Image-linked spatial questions
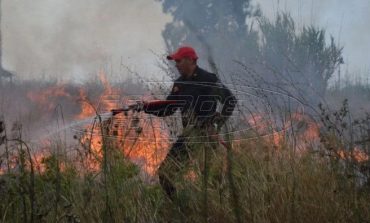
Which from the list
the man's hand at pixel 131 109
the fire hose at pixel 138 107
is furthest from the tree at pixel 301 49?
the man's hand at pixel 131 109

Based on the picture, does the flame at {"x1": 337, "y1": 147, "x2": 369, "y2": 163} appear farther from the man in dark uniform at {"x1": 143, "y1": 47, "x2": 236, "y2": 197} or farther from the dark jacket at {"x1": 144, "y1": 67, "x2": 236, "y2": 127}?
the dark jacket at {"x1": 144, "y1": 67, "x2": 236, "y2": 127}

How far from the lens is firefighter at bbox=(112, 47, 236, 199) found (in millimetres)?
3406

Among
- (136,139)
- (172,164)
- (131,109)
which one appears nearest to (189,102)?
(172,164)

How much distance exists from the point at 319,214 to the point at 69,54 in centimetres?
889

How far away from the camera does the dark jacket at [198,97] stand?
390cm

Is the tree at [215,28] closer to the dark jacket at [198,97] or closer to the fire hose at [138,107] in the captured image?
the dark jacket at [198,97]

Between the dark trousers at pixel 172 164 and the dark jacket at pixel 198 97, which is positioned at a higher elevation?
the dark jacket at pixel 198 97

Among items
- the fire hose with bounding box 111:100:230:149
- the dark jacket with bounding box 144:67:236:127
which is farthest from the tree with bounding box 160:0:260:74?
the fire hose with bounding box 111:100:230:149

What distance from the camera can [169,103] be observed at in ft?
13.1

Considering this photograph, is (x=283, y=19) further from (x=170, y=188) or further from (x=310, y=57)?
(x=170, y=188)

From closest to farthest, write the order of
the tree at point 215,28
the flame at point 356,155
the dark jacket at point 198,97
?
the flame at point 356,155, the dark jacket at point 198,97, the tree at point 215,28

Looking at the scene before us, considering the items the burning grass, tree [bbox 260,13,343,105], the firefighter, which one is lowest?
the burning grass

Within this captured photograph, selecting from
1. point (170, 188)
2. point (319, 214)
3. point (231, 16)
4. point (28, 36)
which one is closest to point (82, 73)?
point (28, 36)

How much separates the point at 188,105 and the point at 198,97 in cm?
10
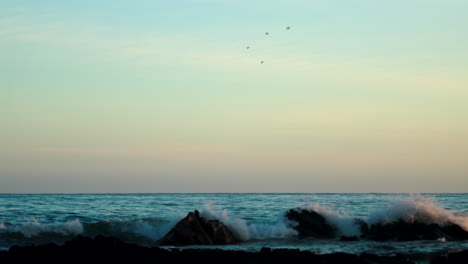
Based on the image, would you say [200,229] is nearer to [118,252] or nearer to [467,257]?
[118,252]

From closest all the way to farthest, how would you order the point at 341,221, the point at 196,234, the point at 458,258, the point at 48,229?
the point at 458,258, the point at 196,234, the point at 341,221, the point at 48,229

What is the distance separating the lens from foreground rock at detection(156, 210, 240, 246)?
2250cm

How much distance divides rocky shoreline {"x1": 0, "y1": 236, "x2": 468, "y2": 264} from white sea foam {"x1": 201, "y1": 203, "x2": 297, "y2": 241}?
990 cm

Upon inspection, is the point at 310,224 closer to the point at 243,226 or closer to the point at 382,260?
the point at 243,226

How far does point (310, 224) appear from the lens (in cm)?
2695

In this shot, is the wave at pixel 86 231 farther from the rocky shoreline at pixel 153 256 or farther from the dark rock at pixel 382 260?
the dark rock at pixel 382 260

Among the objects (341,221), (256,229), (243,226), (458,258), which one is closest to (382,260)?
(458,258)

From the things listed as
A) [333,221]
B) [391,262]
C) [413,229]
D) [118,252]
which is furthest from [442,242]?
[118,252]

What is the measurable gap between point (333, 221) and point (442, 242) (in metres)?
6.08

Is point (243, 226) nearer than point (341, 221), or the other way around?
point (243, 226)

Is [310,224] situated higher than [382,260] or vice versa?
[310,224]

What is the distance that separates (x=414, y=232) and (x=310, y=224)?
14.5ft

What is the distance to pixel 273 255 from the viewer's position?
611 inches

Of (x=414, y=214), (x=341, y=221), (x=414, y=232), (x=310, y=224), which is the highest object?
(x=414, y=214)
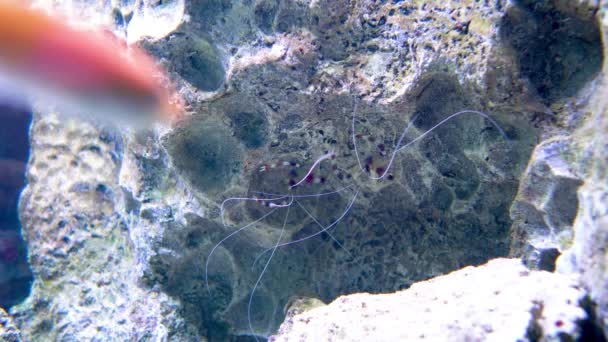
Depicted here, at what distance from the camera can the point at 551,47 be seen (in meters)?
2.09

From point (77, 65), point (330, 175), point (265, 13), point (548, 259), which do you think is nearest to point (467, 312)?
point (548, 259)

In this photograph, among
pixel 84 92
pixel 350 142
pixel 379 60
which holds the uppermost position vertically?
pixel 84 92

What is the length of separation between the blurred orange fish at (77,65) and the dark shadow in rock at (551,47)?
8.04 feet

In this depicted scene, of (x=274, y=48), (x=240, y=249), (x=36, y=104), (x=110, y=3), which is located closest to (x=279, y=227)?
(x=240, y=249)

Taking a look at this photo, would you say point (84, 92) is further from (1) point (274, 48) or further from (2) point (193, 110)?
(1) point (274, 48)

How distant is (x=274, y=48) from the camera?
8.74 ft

The exercise: Please quote verbatim the lines of the records from the line with "From closest all" to the line with "the point at 458,258, the point at 196,234, the", including both of those lines.

Exercise answer:
From closest all the way to farthest, how would you order the point at 341,221, the point at 196,234, the point at 458,258, the point at 48,229?
the point at 458,258, the point at 196,234, the point at 341,221, the point at 48,229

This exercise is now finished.